* **THE TASK**
Rewrite the items below, replacing each "camera" with "viewer" and leaving everything else untouched.

━━━━━━━━━━━━━━━━

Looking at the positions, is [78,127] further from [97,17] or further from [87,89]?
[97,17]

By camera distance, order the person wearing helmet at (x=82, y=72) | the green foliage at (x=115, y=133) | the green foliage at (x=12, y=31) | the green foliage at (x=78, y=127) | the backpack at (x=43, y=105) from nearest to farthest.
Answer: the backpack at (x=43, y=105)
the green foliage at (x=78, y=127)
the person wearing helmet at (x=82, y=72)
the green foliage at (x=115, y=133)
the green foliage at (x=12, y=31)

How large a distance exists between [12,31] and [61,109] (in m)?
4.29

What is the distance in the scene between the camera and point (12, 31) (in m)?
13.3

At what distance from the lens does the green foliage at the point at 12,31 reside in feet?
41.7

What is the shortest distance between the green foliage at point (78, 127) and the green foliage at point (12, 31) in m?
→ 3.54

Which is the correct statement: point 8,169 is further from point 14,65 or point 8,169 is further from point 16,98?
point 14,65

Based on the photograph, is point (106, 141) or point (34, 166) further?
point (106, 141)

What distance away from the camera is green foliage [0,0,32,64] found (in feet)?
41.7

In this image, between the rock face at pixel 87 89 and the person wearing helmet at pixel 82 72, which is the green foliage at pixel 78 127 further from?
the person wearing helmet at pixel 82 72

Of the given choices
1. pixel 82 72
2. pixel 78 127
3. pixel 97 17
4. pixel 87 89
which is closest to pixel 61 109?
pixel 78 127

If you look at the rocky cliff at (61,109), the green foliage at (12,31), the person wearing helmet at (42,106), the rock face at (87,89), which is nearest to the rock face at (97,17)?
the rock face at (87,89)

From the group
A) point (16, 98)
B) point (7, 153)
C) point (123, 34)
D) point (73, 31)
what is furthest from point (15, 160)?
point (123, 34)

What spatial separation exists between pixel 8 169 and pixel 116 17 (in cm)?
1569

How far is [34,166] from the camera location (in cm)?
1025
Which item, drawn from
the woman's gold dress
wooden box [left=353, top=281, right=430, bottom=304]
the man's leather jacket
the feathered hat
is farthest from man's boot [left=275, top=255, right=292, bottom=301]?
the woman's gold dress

━━━━━━━━━━━━━━━━

* **TASK OUTPUT**
Looking at the positions, is [78,127] further from [97,17] or further from [87,89]?
[97,17]

By viewer distance, order the person wearing helmet at (x=82, y=72) | the green foliage at (x=115, y=133) | the green foliage at (x=12, y=31) | the green foliage at (x=78, y=127) | the backpack at (x=43, y=105) from nearest to farthest.
Answer: the backpack at (x=43, y=105)
the green foliage at (x=78, y=127)
the person wearing helmet at (x=82, y=72)
the green foliage at (x=115, y=133)
the green foliage at (x=12, y=31)

How large a distance exists between [12,31] and [61,109] (in m)?
4.29

What is the distance in the scene between the viewer and point (12, 31) (in m)?
13.3

At what distance from the lens does the green foliage at the point at 12,31 reside in feet?
41.7

What is the shortest distance between the green foliage at point (78, 127) and the green foliage at point (12, 31) in m?
→ 3.54

Which is the correct statement: point 8,169 is further from point 14,65 or point 8,169 is further from point 16,98?
point 14,65

Based on the photograph, is point (106, 141) or point (34, 166) further?
point (106, 141)

What distance away from the viewer is green foliage [0,0,32,64] found (in feet)?
41.7

In this image, between the rock face at pixel 87 89 and the person wearing helmet at pixel 82 72, which is the green foliage at pixel 78 127 further from?
the person wearing helmet at pixel 82 72

Of the given choices
1. pixel 82 72
2. pixel 78 127
3. pixel 97 17
4. pixel 87 89
which is closest to pixel 61 109?
pixel 78 127

If you look at the rocky cliff at (61,109), the green foliage at (12,31), the person wearing helmet at (42,106), the rock face at (87,89), which is nearest to the rock face at (97,17)?
the rock face at (87,89)

From the group
A) point (16, 98)
B) point (7, 153)
C) point (123, 34)
D) point (73, 31)
what is furthest from point (15, 160)?
point (123, 34)

What spatial separation exists between pixel 8 169 and pixel 116 17 (in cm)?
1569

How far is [34,166] from the viewer location (in cm)?
1025
Which item, drawn from
the woman's gold dress
wooden box [left=353, top=281, right=430, bottom=304]
the man's leather jacket
the feathered hat
is farthest from man's boot [left=275, top=255, right=292, bottom=301]?
the woman's gold dress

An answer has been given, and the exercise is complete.